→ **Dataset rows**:
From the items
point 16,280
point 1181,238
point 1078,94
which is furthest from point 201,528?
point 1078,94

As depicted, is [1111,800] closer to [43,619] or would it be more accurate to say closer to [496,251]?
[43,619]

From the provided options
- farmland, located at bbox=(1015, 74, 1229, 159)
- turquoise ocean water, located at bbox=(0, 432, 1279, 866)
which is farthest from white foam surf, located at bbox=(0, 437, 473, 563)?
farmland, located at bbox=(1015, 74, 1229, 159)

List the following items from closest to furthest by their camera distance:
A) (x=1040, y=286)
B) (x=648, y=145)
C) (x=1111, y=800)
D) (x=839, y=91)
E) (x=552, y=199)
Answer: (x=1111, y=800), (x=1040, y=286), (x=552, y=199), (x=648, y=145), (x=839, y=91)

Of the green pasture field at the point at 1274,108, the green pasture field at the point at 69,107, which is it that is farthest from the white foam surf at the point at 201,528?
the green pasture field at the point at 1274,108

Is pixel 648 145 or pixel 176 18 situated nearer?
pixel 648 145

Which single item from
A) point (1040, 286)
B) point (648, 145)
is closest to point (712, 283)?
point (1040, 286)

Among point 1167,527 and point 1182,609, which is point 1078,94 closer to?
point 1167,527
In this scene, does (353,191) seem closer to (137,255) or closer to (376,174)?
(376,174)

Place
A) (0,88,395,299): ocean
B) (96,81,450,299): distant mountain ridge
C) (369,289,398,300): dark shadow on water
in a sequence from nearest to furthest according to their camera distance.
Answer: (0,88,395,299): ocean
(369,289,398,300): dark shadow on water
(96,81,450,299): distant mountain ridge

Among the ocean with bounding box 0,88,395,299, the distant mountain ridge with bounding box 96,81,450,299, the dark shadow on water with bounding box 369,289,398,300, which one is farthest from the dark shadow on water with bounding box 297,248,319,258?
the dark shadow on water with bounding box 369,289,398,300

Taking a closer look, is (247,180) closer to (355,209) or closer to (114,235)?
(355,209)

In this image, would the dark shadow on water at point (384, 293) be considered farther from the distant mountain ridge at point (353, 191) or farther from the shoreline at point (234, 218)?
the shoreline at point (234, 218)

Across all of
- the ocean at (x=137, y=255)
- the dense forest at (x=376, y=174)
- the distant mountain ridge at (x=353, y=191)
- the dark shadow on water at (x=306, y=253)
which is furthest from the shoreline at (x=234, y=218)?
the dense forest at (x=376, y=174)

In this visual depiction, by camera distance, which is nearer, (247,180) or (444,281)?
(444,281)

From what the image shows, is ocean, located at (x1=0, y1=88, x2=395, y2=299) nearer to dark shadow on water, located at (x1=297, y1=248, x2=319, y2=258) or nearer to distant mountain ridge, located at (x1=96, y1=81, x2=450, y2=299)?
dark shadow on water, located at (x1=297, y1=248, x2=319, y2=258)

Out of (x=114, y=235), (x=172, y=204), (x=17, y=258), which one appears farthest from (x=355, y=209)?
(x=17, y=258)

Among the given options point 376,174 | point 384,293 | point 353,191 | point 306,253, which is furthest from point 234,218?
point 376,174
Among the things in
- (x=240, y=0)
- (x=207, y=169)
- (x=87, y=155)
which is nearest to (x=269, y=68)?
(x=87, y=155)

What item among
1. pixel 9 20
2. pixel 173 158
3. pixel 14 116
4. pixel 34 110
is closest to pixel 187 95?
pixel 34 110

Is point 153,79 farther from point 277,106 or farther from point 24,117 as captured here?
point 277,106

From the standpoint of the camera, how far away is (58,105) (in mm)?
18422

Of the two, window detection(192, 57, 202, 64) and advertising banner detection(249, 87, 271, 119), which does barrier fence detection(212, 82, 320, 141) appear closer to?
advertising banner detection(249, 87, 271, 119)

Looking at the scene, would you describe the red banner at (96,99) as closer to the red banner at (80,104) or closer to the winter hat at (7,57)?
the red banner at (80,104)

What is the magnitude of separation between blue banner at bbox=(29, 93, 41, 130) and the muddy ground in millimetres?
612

→ **Requirement**: Return each line from the entries above that contains the string "pasture". Treat uppercase and lowercase as different.

→ **Solution below**:
Of the green pasture field at the point at 1274,108, the green pasture field at the point at 69,107, which is it that is farthest from the white foam surf at the point at 201,528?
the green pasture field at the point at 1274,108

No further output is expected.